• [YOUR GOAL]: Beginning with the line that contains "1girl, on a" and ending with the line that contains "Original Abstract Expressionism", reproduce the lines of the entries below exactly, omitting pictures.

• [DATA FOR THE TASK]:
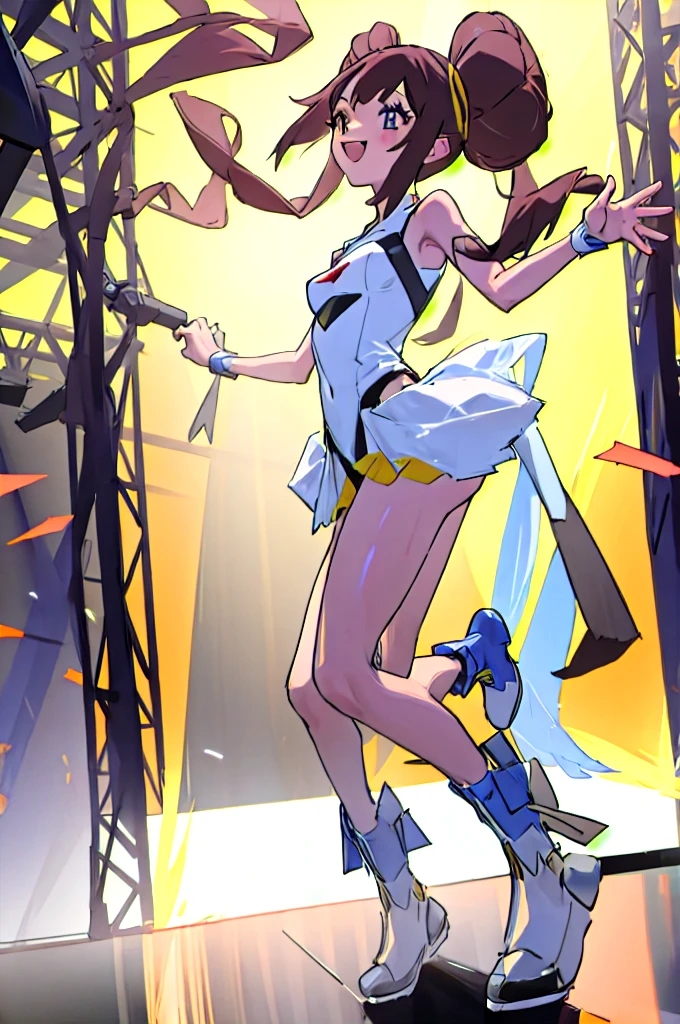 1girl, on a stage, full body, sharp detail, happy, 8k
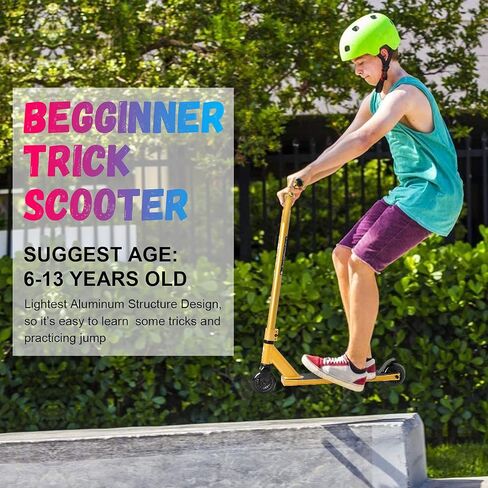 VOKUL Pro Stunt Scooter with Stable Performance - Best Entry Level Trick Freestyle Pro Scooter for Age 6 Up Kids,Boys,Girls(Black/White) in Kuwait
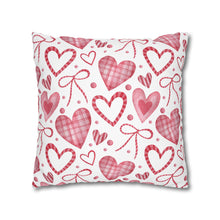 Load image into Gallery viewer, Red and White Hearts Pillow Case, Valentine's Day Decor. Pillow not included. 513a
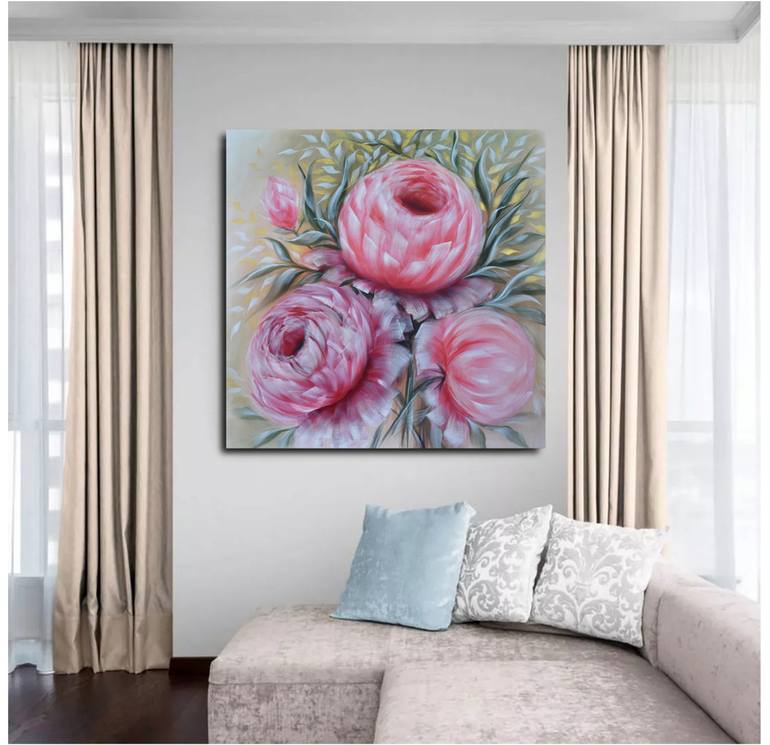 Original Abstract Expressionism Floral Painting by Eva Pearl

...

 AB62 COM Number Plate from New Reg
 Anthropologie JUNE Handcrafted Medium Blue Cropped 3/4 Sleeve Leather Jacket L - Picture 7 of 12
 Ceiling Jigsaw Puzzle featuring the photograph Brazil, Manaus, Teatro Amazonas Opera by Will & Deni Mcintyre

• [SOLUTION TO THIS EXERCISE]:
 1girl, on a stage, full body, sharp detail, happy, 8k
 VOKUL Pro Stunt Scooter with Stable Performance - Best Entry Level Trick Freestyle Pro Scooter for Age 6 Up Kids,Boys,Girls(Black/White) in Kuwait
 Load image into Gallery viewer, Red and White Hearts Pillow Case, Valentine's Day Decor. Pillow not included. 513a
 Original Abstract Expressionism Floral Painting by Eva Pearl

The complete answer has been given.